**Problem**
Copy out every line of the data exactly.

**Extracted data**
↓

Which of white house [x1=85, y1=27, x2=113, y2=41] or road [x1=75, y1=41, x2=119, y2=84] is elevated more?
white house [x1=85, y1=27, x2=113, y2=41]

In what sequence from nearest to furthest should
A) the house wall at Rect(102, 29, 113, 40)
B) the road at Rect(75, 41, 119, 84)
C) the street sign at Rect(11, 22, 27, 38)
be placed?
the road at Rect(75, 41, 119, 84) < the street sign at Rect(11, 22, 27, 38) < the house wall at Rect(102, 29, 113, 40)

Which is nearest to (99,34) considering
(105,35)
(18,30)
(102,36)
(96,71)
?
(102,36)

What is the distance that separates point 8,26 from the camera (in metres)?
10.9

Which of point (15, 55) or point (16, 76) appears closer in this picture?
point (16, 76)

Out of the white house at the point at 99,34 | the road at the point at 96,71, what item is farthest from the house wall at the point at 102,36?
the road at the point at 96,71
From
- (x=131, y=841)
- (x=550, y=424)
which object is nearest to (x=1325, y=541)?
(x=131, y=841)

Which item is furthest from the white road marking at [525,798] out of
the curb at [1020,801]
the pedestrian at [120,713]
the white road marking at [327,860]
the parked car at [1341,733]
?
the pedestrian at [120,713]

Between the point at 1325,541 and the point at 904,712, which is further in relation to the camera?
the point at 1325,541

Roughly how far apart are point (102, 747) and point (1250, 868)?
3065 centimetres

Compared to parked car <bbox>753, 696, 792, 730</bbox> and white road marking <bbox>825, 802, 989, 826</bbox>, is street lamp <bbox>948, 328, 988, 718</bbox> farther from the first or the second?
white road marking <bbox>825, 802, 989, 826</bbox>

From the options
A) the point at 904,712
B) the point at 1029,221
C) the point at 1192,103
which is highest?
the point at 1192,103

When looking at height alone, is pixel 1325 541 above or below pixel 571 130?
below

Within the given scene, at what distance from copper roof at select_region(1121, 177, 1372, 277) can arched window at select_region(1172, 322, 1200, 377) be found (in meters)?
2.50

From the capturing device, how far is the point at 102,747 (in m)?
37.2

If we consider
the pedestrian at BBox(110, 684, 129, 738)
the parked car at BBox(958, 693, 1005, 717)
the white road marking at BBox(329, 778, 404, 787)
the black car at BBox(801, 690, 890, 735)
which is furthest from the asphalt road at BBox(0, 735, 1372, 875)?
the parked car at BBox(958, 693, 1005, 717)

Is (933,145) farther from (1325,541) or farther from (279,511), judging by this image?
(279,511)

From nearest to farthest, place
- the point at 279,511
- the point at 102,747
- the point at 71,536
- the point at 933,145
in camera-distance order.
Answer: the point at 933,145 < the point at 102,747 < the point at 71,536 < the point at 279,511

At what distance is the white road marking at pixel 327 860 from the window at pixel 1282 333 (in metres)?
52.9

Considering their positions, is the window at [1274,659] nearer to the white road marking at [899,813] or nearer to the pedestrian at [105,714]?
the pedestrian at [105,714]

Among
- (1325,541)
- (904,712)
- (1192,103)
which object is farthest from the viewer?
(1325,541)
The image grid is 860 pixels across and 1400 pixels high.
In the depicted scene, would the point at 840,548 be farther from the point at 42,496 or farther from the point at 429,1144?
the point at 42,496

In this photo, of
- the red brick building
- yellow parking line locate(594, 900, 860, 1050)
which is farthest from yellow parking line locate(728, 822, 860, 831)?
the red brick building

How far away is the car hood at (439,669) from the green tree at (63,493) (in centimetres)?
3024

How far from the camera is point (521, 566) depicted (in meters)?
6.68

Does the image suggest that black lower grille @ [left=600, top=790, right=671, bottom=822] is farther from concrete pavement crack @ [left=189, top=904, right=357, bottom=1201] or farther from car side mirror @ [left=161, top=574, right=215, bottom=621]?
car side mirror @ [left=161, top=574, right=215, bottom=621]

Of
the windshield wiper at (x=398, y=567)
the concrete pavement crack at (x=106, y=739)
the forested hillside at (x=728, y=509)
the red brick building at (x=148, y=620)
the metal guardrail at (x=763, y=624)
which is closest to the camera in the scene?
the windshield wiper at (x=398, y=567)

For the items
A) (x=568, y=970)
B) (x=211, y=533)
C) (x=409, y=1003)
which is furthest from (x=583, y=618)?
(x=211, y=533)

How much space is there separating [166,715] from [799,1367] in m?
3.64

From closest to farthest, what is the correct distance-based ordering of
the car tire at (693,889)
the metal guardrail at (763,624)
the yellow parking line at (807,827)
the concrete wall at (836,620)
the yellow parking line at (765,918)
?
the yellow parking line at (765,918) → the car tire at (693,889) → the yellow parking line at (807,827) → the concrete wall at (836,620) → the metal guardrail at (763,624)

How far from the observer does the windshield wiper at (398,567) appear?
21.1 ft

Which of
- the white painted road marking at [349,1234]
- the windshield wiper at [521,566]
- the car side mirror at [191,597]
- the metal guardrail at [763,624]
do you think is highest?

↑

**The completed task**
Which of white house [x1=85, y1=27, x2=113, y2=41] or road [x1=75, y1=41, x2=119, y2=84] is elevated more?
white house [x1=85, y1=27, x2=113, y2=41]

In what sequence from nearest to furthest should
A) the house wall at Rect(102, 29, 113, 40)
B) the road at Rect(75, 41, 119, 84)
C) the street sign at Rect(11, 22, 27, 38)
be placed?
the road at Rect(75, 41, 119, 84) < the street sign at Rect(11, 22, 27, 38) < the house wall at Rect(102, 29, 113, 40)

Which is nearest to (99,34) considering
(105,35)
(18,30)
(102,36)
(96,71)
?
(102,36)

What is the distance that separates point 8,26 from the camera (in metres)?
10.9

Which of point (15, 55) or point (16, 76) appears closer in this picture?
point (16, 76)

Out of the white house at the point at 99,34 | the road at the point at 96,71, what item is farthest from the house wall at the point at 102,36?
the road at the point at 96,71
From
- (x=131, y=841)
- (x=550, y=424)
which object is nearest to (x=1325, y=541)?
(x=131, y=841)

Which item is furthest from the white road marking at [525,798] out of
the curb at [1020,801]
the pedestrian at [120,713]
the white road marking at [327,860]
the parked car at [1341,733]
?
the pedestrian at [120,713]

Between the point at 1325,541 and the point at 904,712, which is further in relation to the camera?
the point at 1325,541

Roughly how far apart are point (102, 747) and point (1250, 868)?
3065 centimetres

Compared to parked car <bbox>753, 696, 792, 730</bbox> and white road marking <bbox>825, 802, 989, 826</bbox>, is street lamp <bbox>948, 328, 988, 718</bbox> farther from the first or the second?
white road marking <bbox>825, 802, 989, 826</bbox>

From the options
A) the point at 904,712
B) the point at 1029,221
C) the point at 1192,103
which is highest?
the point at 1192,103

When looking at height alone, is pixel 1325 541 above or below pixel 571 130?
below

Within the given scene, at what distance from copper roof at select_region(1121, 177, 1372, 277) can arched window at select_region(1172, 322, 1200, 377) be found (in meters)?
2.50

From the capturing device, how far is the point at 102,747 (in m)?
37.2

If we consider
the pedestrian at BBox(110, 684, 129, 738)
the parked car at BBox(958, 693, 1005, 717)
the white road marking at BBox(329, 778, 404, 787)
the black car at BBox(801, 690, 890, 735)
which is furthest from the asphalt road at BBox(0, 735, 1372, 875)?
the parked car at BBox(958, 693, 1005, 717)

Is (933,145) farther from (1325,541) or farther from (279,511), judging by this image?
(279,511)

From nearest to farthest, place
- the point at 279,511
- the point at 102,747
- the point at 71,536
- the point at 933,145
in camera-distance order.
Answer: the point at 933,145 < the point at 102,747 < the point at 71,536 < the point at 279,511

At what distance is the white road marking at pixel 327 860 from the window at pixel 1282 333 (in metres)?
52.9

Considering their positions, is the window at [1274,659] nearer to the white road marking at [899,813] or nearer to the pedestrian at [105,714]?
the pedestrian at [105,714]

Among
- (1325,541)
- (904,712)
- (1192,103)
which object is farthest from the viewer?
(1325,541)
The image grid is 860 pixels across and 1400 pixels high.
In the depicted scene, would the point at 840,548 be farther from the point at 42,496 or farther from the point at 429,1144?
the point at 42,496

In this photo, of
- the red brick building
- yellow parking line locate(594, 900, 860, 1050)
which is farthest from yellow parking line locate(728, 822, 860, 831)?
the red brick building

How far away is the car hood at (439,669) from the green tree at (63,493) (in centimetres)?
3024

How far from the camera is point (521, 566) depicted (in meters)?
6.68

Does the image suggest that black lower grille @ [left=600, top=790, right=671, bottom=822] is farther from concrete pavement crack @ [left=189, top=904, right=357, bottom=1201] or farther from car side mirror @ [left=161, top=574, right=215, bottom=621]?
car side mirror @ [left=161, top=574, right=215, bottom=621]

Of
the windshield wiper at (x=398, y=567)
the concrete pavement crack at (x=106, y=739)
the forested hillside at (x=728, y=509)
the red brick building at (x=148, y=620)
the metal guardrail at (x=763, y=624)
which is closest to the camera in the scene?
the windshield wiper at (x=398, y=567)

For the items
A) (x=568, y=970)
B) (x=211, y=533)
C) (x=409, y=1003)
which is furthest from (x=583, y=618)?
(x=211, y=533)

How much space is there separating [166,715] from [799,1367] in m?
3.64

From closest to farthest, what is the correct distance-based ordering of
the car tire at (693,889)
the metal guardrail at (763,624)
the yellow parking line at (807,827)
the concrete wall at (836,620)
the yellow parking line at (765,918)
?
the yellow parking line at (765,918) → the car tire at (693,889) → the yellow parking line at (807,827) → the concrete wall at (836,620) → the metal guardrail at (763,624)

How far from the observer does the windshield wiper at (398,567) appear?
21.1 ft

Which of
- the white painted road marking at [349,1234]
- the windshield wiper at [521,566]
- the car side mirror at [191,597]
- the metal guardrail at [763,624]
do you think is highest?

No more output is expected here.